For those who do not plan to read the entire original blog:
Cloudflare is a major Internet service provider that offers essential DNS services to the digital world. In a blog post from late 2017, they mentioned transmitting 1 million DNS queries per second, though it’s likely this figure has been exceeded in recent years. They log the data of these DNS queries and have developed a system that can analyze 1 million DNS query logs per second.
If you’re interested, You can access the blog post about the introduction of the analytics dashboard, which is the product of this system, from the link: Meet The Brand New DNS Analytics Dashboard
They offer DNS service for free on a limited basis, which is great for personal websites.
Here are my key takeaways from the article, organized by chapter:

How Logs Come In from the Edge
- Logs are formatted in Cap’n Proto for optimizing data handling.
- Added to the reading list: Cap’n Proto: Introduction
- Apache Kafka plays a crucial role in managing data flows to solving problems out of the box.
- Previously, data was analyzed using Parquet files extracted from databases.
About Aggregations
- The lack of indexing in the data that Apache Spark pulls in Parquet format makes it unsuitable for online use because it requires reading the entire table each time.
- Added to the reading list: Explore Parquet Index on GitHub — parquet-index
- The shift to OLAP systems like Druid (100B events/day) and Yandex ClickHouse enhances handling massive daily events.
And Then It Clicked
- Added to the reading list: ZooKeeper — Apache ZooKeeper is an effort to develop and maintain an open-source server that enables highly reliable distributed coordination.
- They require low-level implementations in Go, necessitating the configuration of tools to meet their specific requirements, rather than solely relying on pre-built solutions.
- Added to the reading list: MergeTree — ClickHouse uses MergeTree.
- Added to the reading list: ClickHouse Primary Keys — Clickhouse creates sparse index files to avoid a full scan.
- Sorting and indexing the data according to the usage provides continuous read usage which increases the performance.
- Instead of optimizing the indexing for different uses, it is better to create different tables.
Infrastructure and Data Integrity
- They started with raid 10 and then switched to raid 0. It was not possible to do a hot swap and rebuild the lost disk while the system was running intensively.

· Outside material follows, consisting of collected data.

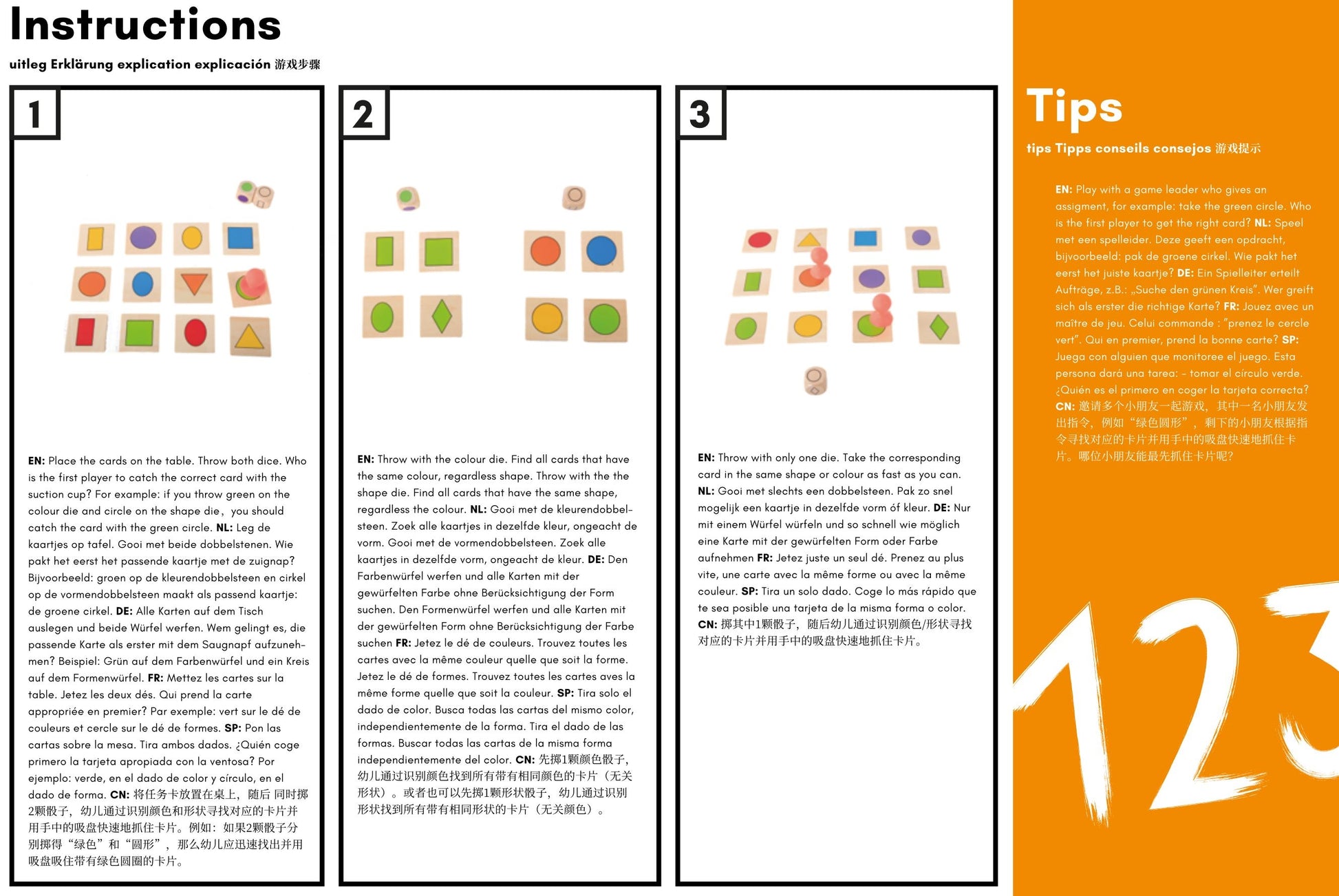 Instructions

uitleg Erklärung explication explicación 游戏步骤

1

EN: Place the cards on the table. Throw both dice. Who is the first player to catch the correct card with the suction cup? For example: if you throw green on the colour die and circle on the shape die， you should catch the card with the green circle. NL: Leg de kaartjes op tafel. Gooi met beide dobbelstenen. Wie pakt het eerst het passende kaartje met de zuignap? Bijvoorbeeld: groen op de kleurendobbelsteen en cirkel op de vormendobbelsteen maakt als passend kaartje: de groene cirkel. DE: Alle Karten auf dem Tisch auslegen und beide Würfel werfen. Wem gelingt es, die passende Karte als erster mit dem Saugnapf aufzunehmen? Beispiel: Grün auf dem Farbenwürfel und ein Kreis auf dem Formenwürfel. FR: Mettez les cartes sur la table. Jetez les deux dés. Qui prend la carte appropriée en premier? Par exemple: vert sur le dé de couleurs et cercle sur le dé de formes. SP: Pon las cartas sobre la mesa. Tira ambos dados. ¿Quién coge primero la tarjeta apropiada con la ventosa? Por ejemplo: verde, en el dado de color y círculo, en el dado de forma. CN: 将任务卡放置在桌上，随后 同时掷2颗骰子，幼儿通过识别颜色和形状寻找对应的卡片并用手中的吸盘快速地抓住卡片。例如：如果2颗骰子分别掷得“绿色”和“圆形”，那么幼儿应迅速找出并用吸盘吸住带有绿色圆圈的卡片。

2

EN: Throw with the colour die. Find all cards that have the same colour, regardless shape. Throw with the the shape die. Find all cards that have the same shape, regardless the colour. NL: Gooi met de kleurendobbelsteen. Zoek alle kaartjes in dezelfde kleur, ongeacht de vorm. Gooi met de vormendobbelsteen. Zoek alle kaartjes in dezelfde vorm, ongeacht de kleur. DE: Den Farbenwürfel werfen und alle Karten mit der gewürfelten Farbe ohne Berücksichtigung der Form suchen. Den Formenwürfel werfen und alle Karten mit der gewürfelten Form ohne Berücksichtigung der Farbe suchen FR: Jetez le dé de couleurs. Trouvez toutes les cartes avec la même couleur quelle que soit la forme. Jetez le dé de formes. Trouvez toutes les cartes aves la même forme quelle que soit la couleur. SP: Tira solo el dado de color. Busca todas las cartas del mismo color, independientemente de la forma. Tira el dado de las formas. Buscar todas las cartas de la misma forma independientemente del color. CN: 先掷1颗颜色骰子，幼儿通过识别颜色找到所有带有相同颜色的卡片（无关形状）。或者也可以先掷1颗形状骰子，幼儿通过识别形状找到所有带有相同形状的卡片（无关颜色）。

3

EN: Throw with only one die. Take the corresponding card in the same shape or colour as fast as you can. NL: Gooi met slechts een dobbelsteen. Pak zo snel mogelijk een kaartje in dezelfde vorm óf kleur. DE: Nur mit einem Würfel würfeln und so schnell wie möglich eine Karte mit der gewürfelten Form oder Farbe aufnehmen FR: Jetez juste un seul dé. Prenez au plus vite, une carte avec la même forme ou avec la même couleur. SP: Tira un solo dado. Coge lo más rápido que te sea posible una tarjeta de la misma forma o color. CN: 掷其中1颗骰子，随后幼儿通过识别颜色/形状寻找对应的卡片并用手中的吸盘快速地抓住卡片。

Tips

tips Tipps conseils consejos 游戏提示

EN: Play with a game leader who gives an assigment, for example: take the green circle. Who is the first player to get the right card? NL: Speel met een spelleider. Deze geeft een opdracht, bijvoorbeeld: pak de groene cirkel. Wie pakt het eerst het juiste kaartje? DE: Ein Spielleiter erteilt Aufträge, z.B.: „Suche den grünen Kreis". Wer greift sich als erster die richtige Karte? FR: Jouez avec un maître de jeu. Celui commande : "prenez le cercle vert". Qui en premier, prend la bonne carte? SP: Juega con alguien que monitoree el juego. Esta persona dará una tarea: - tomar el círculo verde. ¿Quién es el primero en coger la tarjeta correcta? CN: 邀请多个小朋友一起游戏，其中一名小朋友发出指令，例如“绿色圆形”，剩下的小朋友根据指令寻找对应的卡片并用手中的吸盘快速地抓住卡片。哪位小朋友能最先抓住卡片呢?

123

Instead, they preferred 3-way replication.
- Even the filesystem used has an impact on the system.
Visualizing Data
- Added to the reading list: Apache Superset — Superset is a modern data exploration and data visualization platform.

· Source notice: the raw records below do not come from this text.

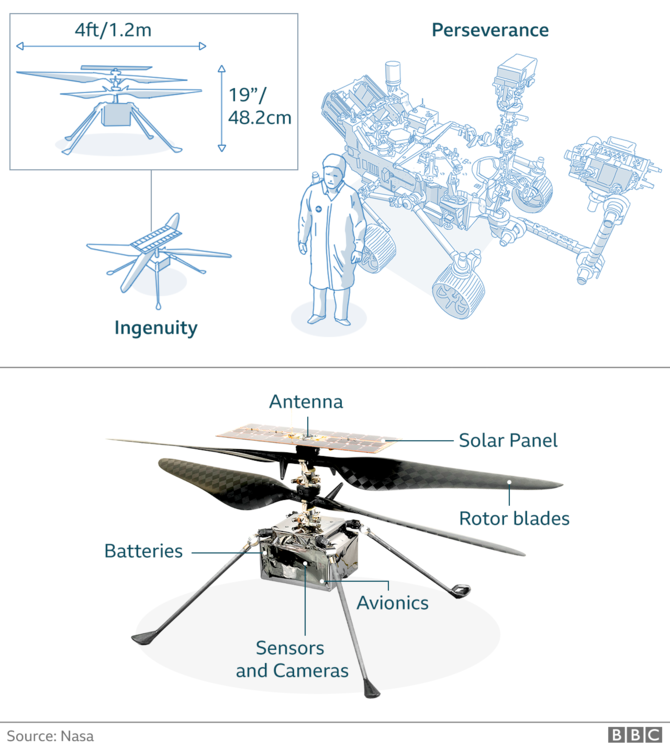 4ft/1.2m

19"/ 48.2cm

Perseverance

Ingenuity

Antenna

Solar Panel

Rotor blades

Batteries

Avionics

Sensors and Cameras

Source: Nasa

BBC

In conclusion, Cloudflare’s DNS Query Analytics showcases a robust system capable of handling immense data volumes, optimizing data handling with Cap’n Proto formatting, Apache Kafka data management, and transitioning to OLAP systems like Druid and Yandex ClickHouse for efficient event handling. The utilization of low-level implementations in Go and strategic sorting/indexing techniques demonstrates a commitment to customizing tools for optimal performance. Infrastructure choices, including RAID configurations and filesystem selection, highlight considerations for data integrity and system reliability. Visualizing data through tools like Apache Superset further enhances insights and decision-making capabilities.